- _INSTRUCTIONS TO FOLLOW_
Pictures in the records below must be left out. Return exactly the lines from the line with "Little girl sitting" to the line with "nutrition health: Homemade", both included.

- _PROVIDED DATA_
◆ ◆ ◆

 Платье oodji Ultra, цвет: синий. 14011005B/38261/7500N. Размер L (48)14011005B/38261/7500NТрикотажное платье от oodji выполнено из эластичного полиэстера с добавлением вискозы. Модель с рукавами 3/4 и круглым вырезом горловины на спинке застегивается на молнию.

◆ ◆ ◆

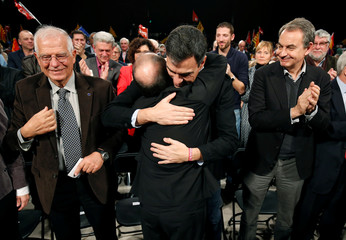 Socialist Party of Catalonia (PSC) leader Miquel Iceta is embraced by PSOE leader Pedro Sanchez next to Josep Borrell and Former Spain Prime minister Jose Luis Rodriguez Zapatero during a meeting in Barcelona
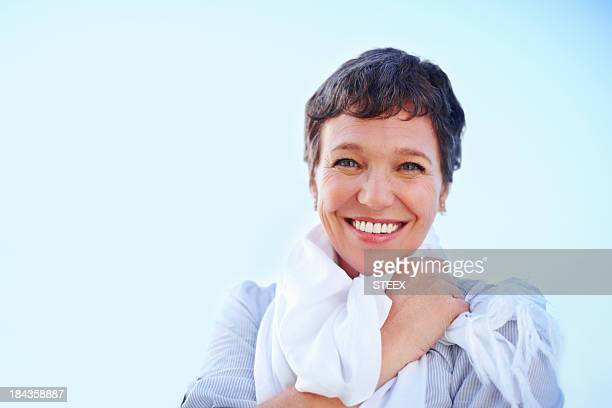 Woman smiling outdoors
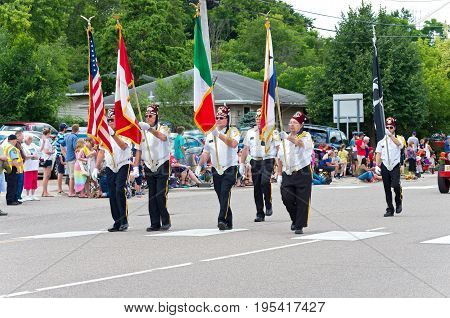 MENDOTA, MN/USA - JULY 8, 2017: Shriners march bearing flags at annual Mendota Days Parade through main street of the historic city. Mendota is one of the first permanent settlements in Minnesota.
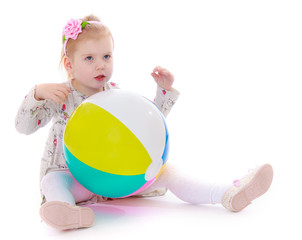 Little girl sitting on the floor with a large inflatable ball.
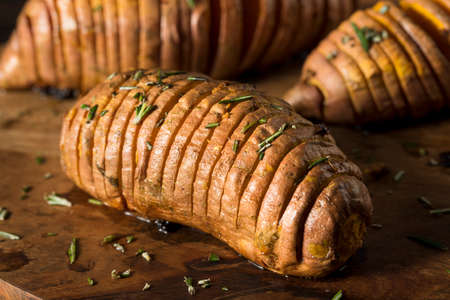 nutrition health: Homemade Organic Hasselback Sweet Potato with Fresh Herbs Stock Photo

◆ ◆ ◆

- _TASK ANSWER_
 Little girl sitting on the floor with a large inflatable ball.
 nutrition health: Homemade Organic Hasselback Sweet Potato with Fresh Herbs Stock Photo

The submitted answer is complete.